Task 1: In the Colorado River forecast text below, what share of its average volume is the river predicted to carry from April to July?
Task 2: Reproduce part of the Colorado River forecast text below, beginning at the words "The National Weather" and stopping after "April to July.".

Text to read:
····················

The first forecast for the Colorado River is in, and the outlook for the coming year is bleak.
The National Weather Service’s Colorado Basin River Forecast Center predicts the river will flow at about 54 percent of its average volume during the key runoff period from April to July.
That’s when the river usually swells with snowmelt from the Rockies and other ranges, but precipitation so far this winter has been well below normal across the region.
The Salt Lake City-based forecast center released a report Jan. 3 showing December snow totals as low as 20 percent of average in some areas.
There’s still plenty of time for conditions to improve. The river basin tends to accumulate much of its snowpack in January, February and March.
River use down
The discouraging forecast comes on the heels of some welcome news for the drought-stricken and overdrawn river.
Lake Mead ended 2017 almost 2 feet higher than a year earlier, as use of Colorado River water by Nevada, Arizona and California hit its lowest level since 1992.

····················

Dataset excerpts:
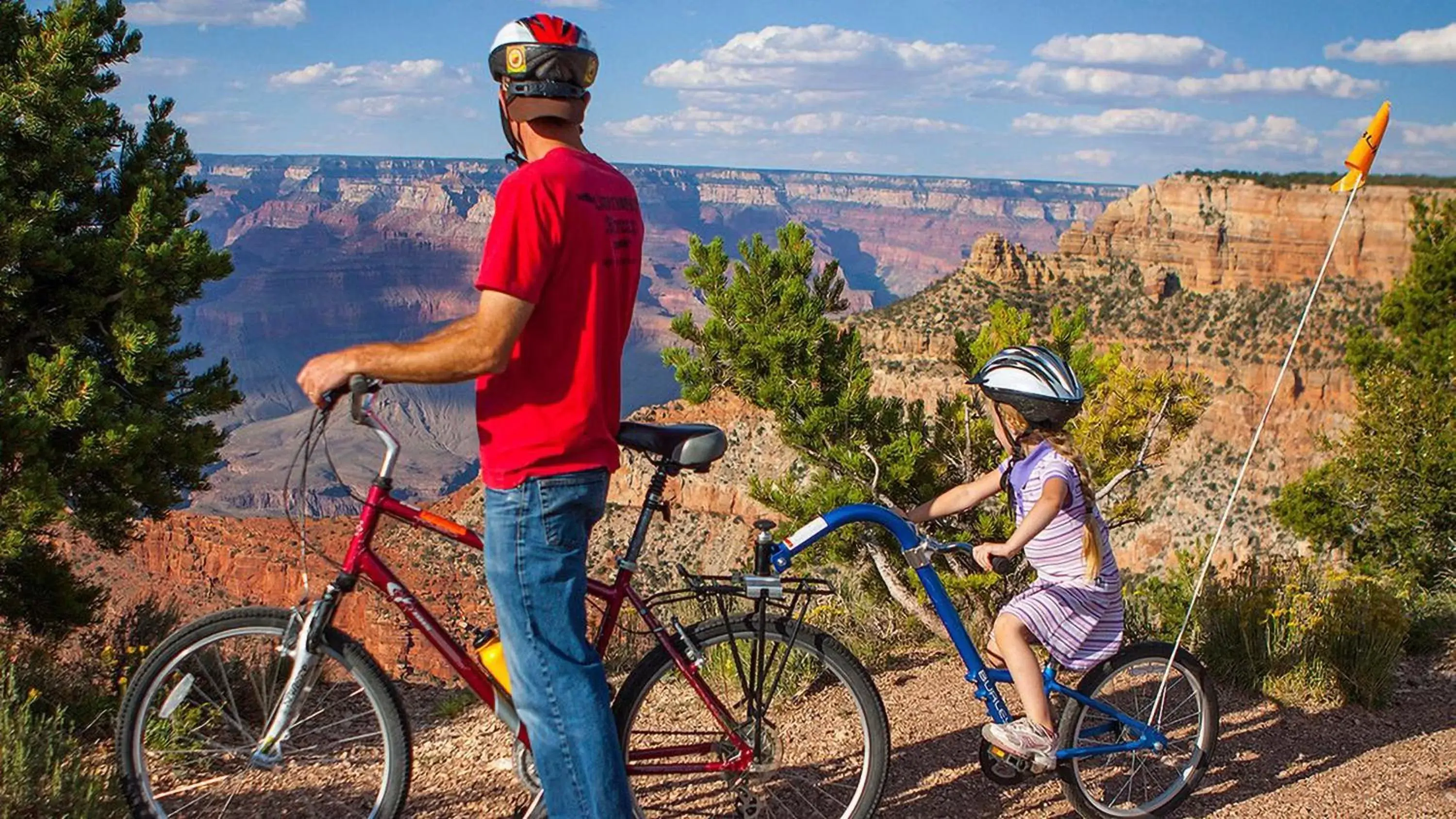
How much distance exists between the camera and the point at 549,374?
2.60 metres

····················

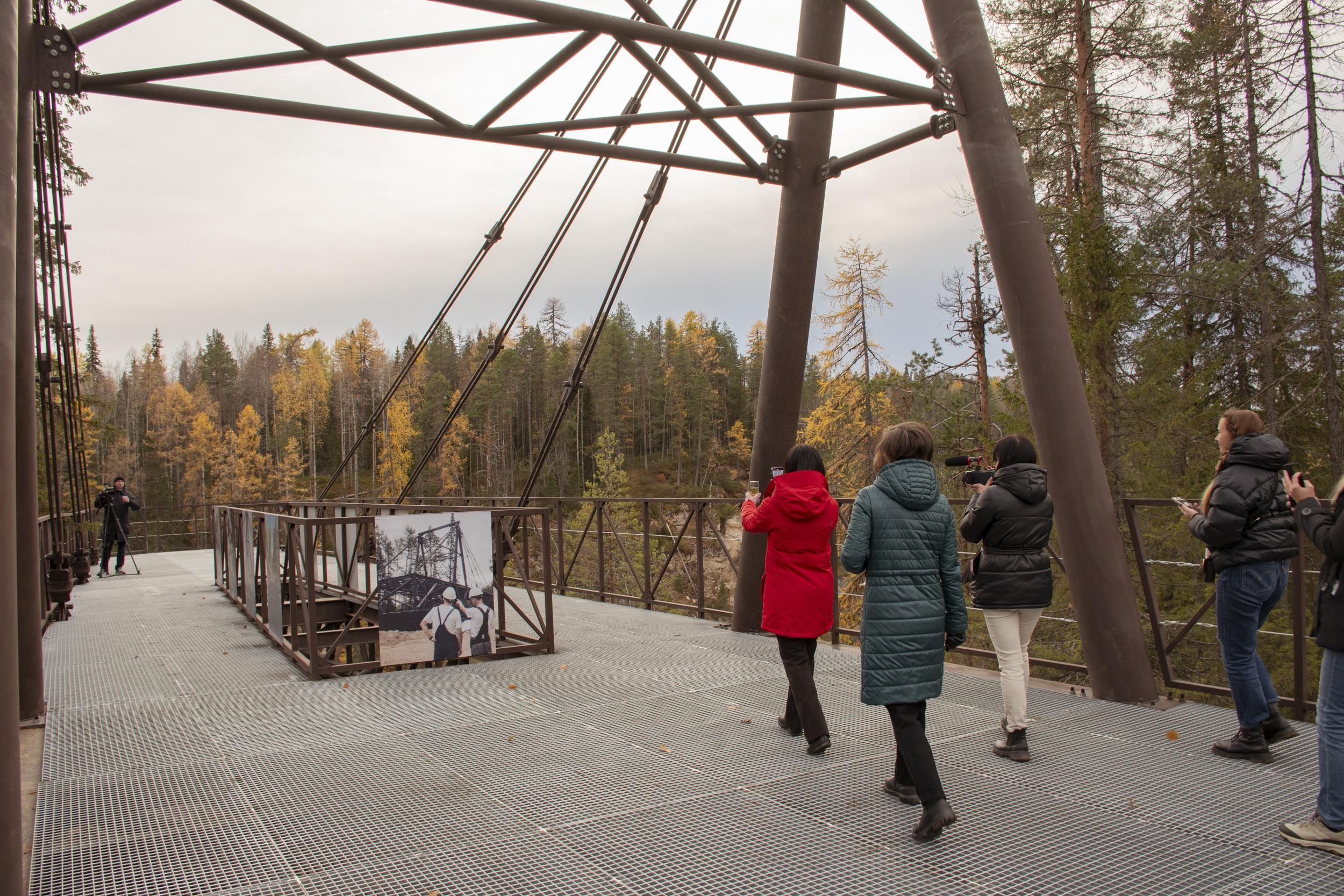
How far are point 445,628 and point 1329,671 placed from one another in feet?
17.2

····················

Finished answer 1: About 54 percent.

Finished answer 2:
The National Weather Service’s Colorado Basin River Forecast Center predicts the river will flow at about 54 percent of its average volume during the key runoff period from April to July.